This really looks rather good actually:
Tax Advisors Without Borders.
Poor countries often do not know how to run a tax system. And yet recently retired peeps from the rich world often will know how to do so. Put the two together and we might have a winner here.
Do note two very important points:
Compensation of consultants will be limited to modest levels consistent with the compensation typically received by mid-level government officials in the countries in which they reside.
Yes! None of this getting a huge expat NGO wage then.
But also note carefully the tax advice that the proposers think is needed:
For many countries, the most pressing financial task is to maintain effective and fair mechanisms for raising revenues domestically through broad-based taxes, such as consumption taxes and income taxes. In addition, developing countries typically face significant challenges negotiating tax provisions with inbound investors such as mining and agricultural companies…
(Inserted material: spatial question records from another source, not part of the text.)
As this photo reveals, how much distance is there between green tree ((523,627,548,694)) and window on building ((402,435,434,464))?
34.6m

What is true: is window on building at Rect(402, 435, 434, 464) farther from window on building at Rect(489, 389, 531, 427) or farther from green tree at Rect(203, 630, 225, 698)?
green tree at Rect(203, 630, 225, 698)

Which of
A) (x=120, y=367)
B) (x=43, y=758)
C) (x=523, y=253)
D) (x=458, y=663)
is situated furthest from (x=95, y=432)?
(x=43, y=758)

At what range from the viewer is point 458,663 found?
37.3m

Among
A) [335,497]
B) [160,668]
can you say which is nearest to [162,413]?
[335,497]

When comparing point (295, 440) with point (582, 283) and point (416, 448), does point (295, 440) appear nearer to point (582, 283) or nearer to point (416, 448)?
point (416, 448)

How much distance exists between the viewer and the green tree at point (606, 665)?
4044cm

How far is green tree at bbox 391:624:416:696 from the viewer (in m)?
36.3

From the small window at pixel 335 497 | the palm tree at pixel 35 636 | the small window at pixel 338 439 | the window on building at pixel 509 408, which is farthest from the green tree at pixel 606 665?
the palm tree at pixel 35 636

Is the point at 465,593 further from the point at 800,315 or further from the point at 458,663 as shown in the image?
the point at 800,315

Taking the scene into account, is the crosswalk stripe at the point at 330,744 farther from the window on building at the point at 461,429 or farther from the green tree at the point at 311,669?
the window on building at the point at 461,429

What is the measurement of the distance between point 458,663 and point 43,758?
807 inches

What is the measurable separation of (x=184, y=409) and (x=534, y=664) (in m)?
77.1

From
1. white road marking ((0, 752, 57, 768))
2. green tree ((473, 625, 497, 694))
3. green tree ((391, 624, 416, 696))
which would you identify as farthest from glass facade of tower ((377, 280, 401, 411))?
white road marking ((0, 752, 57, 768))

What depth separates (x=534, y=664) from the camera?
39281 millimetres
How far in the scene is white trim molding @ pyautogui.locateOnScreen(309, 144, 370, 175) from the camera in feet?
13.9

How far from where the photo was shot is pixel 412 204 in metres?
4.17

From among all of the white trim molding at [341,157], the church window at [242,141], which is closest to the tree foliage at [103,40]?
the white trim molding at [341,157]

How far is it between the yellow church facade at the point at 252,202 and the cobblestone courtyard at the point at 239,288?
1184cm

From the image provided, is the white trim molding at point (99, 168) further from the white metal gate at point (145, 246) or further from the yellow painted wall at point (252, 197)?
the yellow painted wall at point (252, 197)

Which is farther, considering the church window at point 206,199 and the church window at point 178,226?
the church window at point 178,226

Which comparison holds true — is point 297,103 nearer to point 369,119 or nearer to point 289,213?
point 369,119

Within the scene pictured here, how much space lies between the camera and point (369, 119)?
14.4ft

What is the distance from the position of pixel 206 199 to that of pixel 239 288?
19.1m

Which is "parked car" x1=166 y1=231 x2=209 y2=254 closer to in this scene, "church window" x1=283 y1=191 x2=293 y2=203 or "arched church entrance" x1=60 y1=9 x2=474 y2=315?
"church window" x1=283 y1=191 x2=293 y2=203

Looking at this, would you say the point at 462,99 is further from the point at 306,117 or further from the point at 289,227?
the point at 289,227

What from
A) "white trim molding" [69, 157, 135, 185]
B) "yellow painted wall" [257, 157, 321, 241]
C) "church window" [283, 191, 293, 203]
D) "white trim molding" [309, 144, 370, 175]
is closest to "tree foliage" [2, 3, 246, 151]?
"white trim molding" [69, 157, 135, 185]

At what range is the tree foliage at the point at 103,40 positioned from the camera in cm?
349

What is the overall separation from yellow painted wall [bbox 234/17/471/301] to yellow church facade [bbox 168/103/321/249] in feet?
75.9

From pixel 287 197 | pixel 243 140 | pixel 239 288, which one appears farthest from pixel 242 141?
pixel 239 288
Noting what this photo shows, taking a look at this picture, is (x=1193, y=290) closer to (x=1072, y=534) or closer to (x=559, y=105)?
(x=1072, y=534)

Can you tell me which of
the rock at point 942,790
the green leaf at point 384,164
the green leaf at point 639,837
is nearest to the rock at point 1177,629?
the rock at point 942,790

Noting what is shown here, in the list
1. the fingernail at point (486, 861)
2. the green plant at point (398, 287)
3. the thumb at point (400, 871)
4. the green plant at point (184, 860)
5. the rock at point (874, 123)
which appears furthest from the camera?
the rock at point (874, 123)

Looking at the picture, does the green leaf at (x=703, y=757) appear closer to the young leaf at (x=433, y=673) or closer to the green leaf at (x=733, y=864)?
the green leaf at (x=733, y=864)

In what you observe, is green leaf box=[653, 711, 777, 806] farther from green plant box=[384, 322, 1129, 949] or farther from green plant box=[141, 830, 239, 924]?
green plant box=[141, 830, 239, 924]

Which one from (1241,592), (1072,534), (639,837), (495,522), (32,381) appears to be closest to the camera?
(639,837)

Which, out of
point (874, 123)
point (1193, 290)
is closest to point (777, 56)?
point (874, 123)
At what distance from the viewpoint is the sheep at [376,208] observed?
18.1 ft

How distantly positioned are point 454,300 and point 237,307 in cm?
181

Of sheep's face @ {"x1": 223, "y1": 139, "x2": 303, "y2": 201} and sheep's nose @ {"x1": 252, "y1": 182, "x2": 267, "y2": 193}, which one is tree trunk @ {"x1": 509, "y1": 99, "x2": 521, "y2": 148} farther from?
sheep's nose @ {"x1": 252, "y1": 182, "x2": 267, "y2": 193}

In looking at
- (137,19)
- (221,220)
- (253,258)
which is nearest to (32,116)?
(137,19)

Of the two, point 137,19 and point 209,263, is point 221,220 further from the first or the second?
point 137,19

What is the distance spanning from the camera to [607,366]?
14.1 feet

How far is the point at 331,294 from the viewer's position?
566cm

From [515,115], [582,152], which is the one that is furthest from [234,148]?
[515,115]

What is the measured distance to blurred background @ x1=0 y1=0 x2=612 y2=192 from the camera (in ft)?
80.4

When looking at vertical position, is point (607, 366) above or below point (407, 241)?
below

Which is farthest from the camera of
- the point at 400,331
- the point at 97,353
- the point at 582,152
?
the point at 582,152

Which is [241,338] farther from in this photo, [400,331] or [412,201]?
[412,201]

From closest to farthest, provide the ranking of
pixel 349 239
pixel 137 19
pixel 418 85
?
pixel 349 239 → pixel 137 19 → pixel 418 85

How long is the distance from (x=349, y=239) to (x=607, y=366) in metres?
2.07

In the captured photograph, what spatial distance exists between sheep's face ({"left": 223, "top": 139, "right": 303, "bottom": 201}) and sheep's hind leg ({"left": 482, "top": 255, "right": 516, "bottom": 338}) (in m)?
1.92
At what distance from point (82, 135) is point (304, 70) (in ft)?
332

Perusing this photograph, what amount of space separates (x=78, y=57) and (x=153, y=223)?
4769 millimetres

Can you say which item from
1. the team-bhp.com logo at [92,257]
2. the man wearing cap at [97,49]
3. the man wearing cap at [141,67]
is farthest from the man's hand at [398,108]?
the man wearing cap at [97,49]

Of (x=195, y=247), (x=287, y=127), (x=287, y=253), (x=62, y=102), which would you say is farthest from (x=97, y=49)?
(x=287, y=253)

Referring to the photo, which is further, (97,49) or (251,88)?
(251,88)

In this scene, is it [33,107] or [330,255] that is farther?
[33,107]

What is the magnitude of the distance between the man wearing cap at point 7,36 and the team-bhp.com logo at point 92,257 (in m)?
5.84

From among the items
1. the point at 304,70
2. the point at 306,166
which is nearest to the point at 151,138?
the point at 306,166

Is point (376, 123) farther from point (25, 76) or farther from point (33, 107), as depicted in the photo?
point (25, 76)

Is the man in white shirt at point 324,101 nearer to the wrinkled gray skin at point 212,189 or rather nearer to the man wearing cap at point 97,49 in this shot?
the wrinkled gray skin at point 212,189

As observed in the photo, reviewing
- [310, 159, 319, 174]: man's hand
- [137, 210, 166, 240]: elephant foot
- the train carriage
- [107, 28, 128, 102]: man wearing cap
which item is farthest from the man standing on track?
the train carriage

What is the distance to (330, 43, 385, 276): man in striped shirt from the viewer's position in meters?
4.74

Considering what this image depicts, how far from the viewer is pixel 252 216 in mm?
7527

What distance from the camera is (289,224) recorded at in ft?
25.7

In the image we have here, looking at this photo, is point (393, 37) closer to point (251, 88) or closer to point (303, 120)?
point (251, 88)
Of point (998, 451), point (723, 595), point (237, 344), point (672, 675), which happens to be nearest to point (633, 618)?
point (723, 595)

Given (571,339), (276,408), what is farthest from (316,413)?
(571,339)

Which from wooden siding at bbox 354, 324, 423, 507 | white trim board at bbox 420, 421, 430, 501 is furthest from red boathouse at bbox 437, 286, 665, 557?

Quite: they need help in reducing horribly damaging taxes like tariffs and corporation and capital taxes and moving to more sensible taxation policies: on their own citizens, upon consumption and upon Ricardian Rents (ie, mining royalties etc).
Amusingly, given who is pushing the scheme, this advice is entirely contrary to the advice that those pushing this scheme usually give about taxation in poor countries. You know, the TJN insistence that it\’s corporations and capital that must be taxed, with a healthy dose of tariffs \’coz they\’re easy.